Soul (Roh)
by Hope Madden
There is a satisfying if confounding unpredictability about Emir Ezwan’s Malaysian folk horror Soul (Roh).
A slow burn set in an unspecified past, the film shadows a bloody, filthy little girl (Putri Qaseh) in a jungle as she watches a village burn before disappearing into the tree cover. When she later follows a pair of siblings back to their isolated hut, we know Mom (Farah Ahmad) probably should not take the straggler in.
But how could she turn her away?
What follows is a spooky tale of rural superstition that sees humans as gullible playthings to supernatural forces.

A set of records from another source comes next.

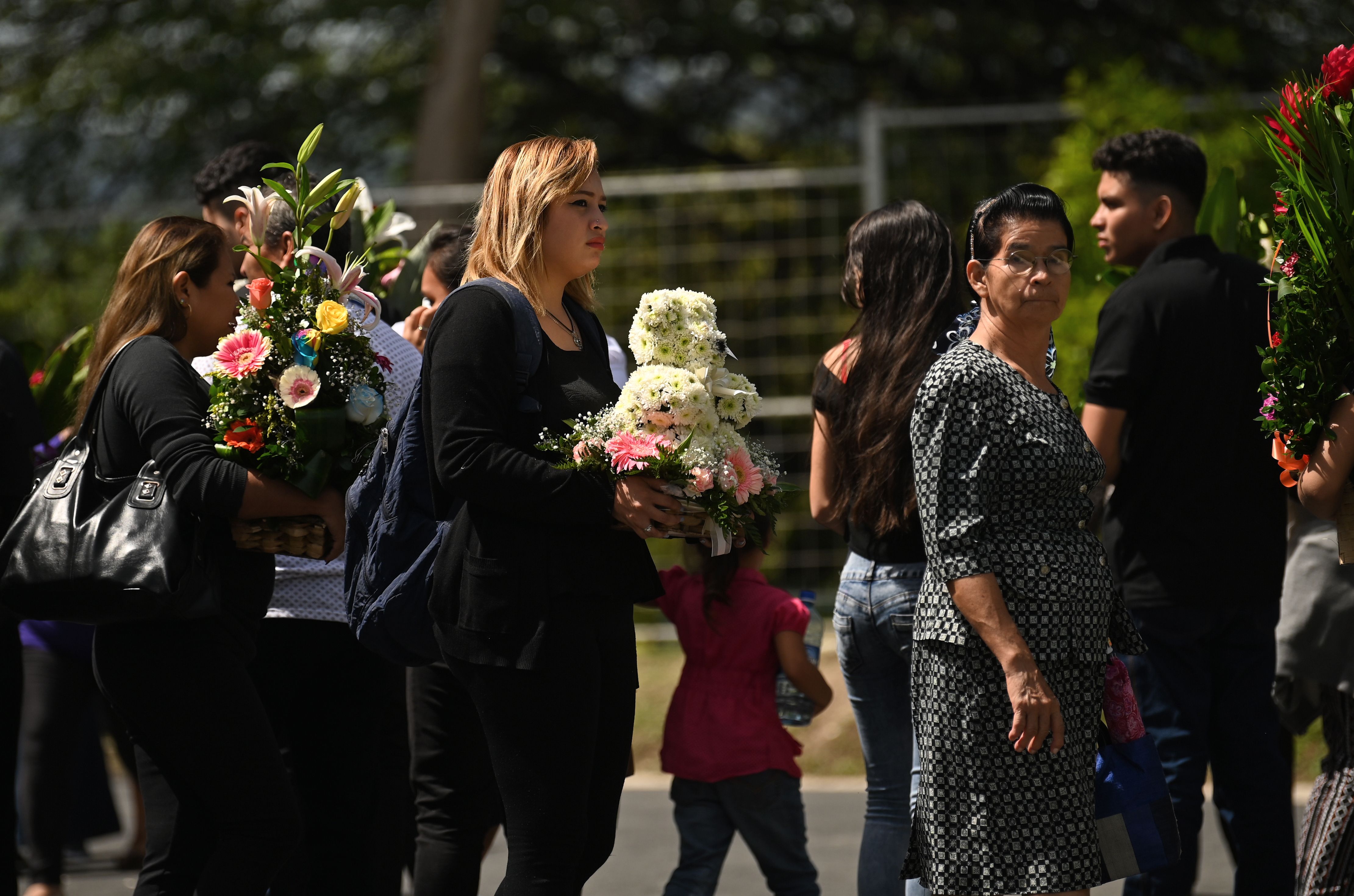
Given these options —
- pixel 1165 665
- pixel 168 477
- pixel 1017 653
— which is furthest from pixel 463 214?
pixel 1165 665

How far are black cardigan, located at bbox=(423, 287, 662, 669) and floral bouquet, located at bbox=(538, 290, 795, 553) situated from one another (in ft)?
0.25

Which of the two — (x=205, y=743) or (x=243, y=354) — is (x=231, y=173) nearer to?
(x=243, y=354)

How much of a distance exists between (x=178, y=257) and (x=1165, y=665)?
8.94ft

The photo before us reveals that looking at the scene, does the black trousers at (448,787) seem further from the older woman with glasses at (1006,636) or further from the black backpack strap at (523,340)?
the older woman with glasses at (1006,636)

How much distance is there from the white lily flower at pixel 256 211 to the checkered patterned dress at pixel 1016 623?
1.69 m

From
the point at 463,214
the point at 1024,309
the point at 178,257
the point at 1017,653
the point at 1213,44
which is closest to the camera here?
the point at 1017,653

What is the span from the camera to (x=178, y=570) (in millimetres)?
3133

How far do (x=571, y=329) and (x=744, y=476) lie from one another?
1.81ft

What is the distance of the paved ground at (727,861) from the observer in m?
4.98

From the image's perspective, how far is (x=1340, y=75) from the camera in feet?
10.8

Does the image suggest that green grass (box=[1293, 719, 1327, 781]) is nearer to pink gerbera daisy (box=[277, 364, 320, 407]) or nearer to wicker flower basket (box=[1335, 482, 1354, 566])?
wicker flower basket (box=[1335, 482, 1354, 566])

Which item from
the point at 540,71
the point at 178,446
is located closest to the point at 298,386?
the point at 178,446

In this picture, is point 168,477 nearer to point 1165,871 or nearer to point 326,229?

Ezwan draws naturalistic, believable performances from the cast of six, three of them children. Though Qaseh delivers only one line, she makes it count. But it’s Ahmad’s performance unadorned performance that generates the film’s uneasy central idea that a person’s character, choices, strengths or weaknesses are irrelevant in the face of a cruel and random power.
Whether that power is God or evil, nature or society doesn’t much matter.
Making the most of limited resources, the filmmaker casts a spell of a kind only found deep in the woods. The setting itself behaves as its own character, menacing and magical. Saiffudin Musa’s camera conjures the beauty and decay, both danger and sustenance around every turn.
You never know what you’ll find—true of the jungle and of this film.
There’s nothing showy about Ezwan’s feature debut. Instead, a raw but graceful understatement balances something supernatural with something profoundly earthly to deliver blood, dread and fear.